::: Available records :::

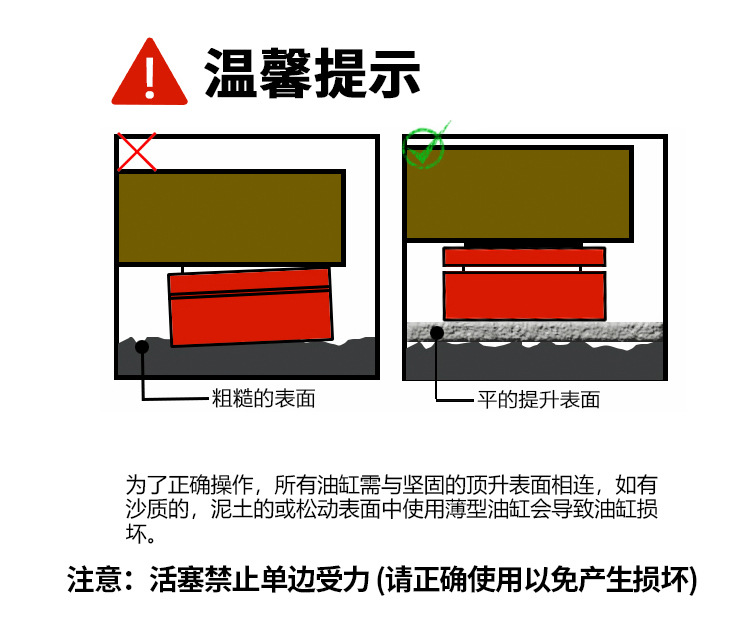 温馨提示

粗糙的表面

平的提升表面

为了正确操作，所有油缸需与坚固的顶升表面相连，如有沙质的，泥土的或松动表面中使用薄型油缸会导致油缸损坏。

注意：活塞禁止单边受力 (请正确使用以免产生损坏)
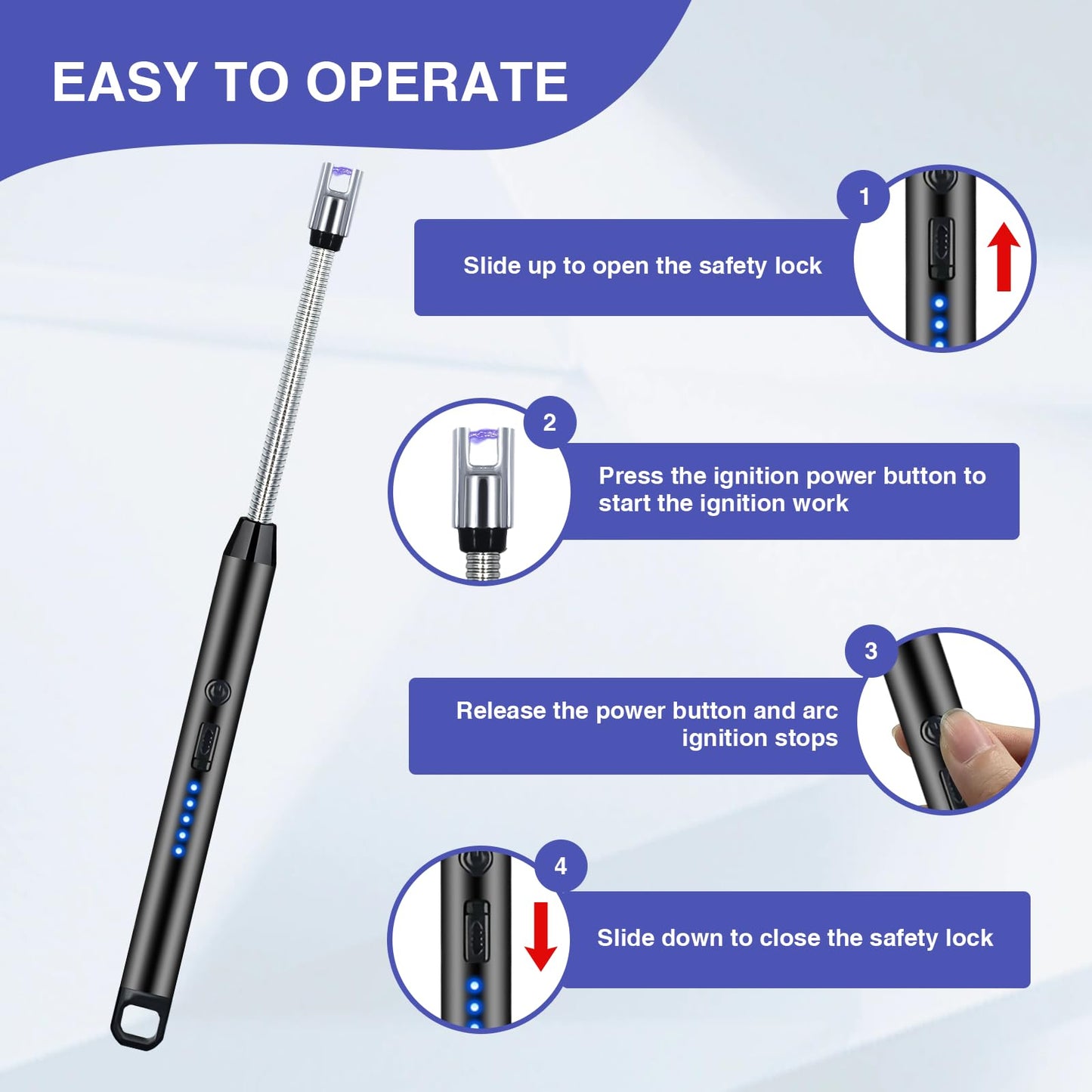 EASY TO OPERATE

1

Slide up to open the safety lock

2

Press the ignition power button to start the ignition work

3

Release the power button and arc ignition stops

4

Slide down to close the safety lock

:::

## Required action
Retype each of the entries above exactly as it appears, with no pictures.

## Response box
 温馨提示

粗糙的表面

平的提升表面

为了正确操作，所有油缸需与坚固的顶升表面相连，如有沙质的，泥土的或松动表面中使用薄型油缸会导致油缸损坏。

注意：活塞禁止单边受力 (请正确使用以免产生损坏)
 EASY TO OPERATE

1

Slide up to open the safety lock

2

Press the ignition power button to start the ignition work

3

Release the power button and arc ignition stops

4

Slide down to close the safety lock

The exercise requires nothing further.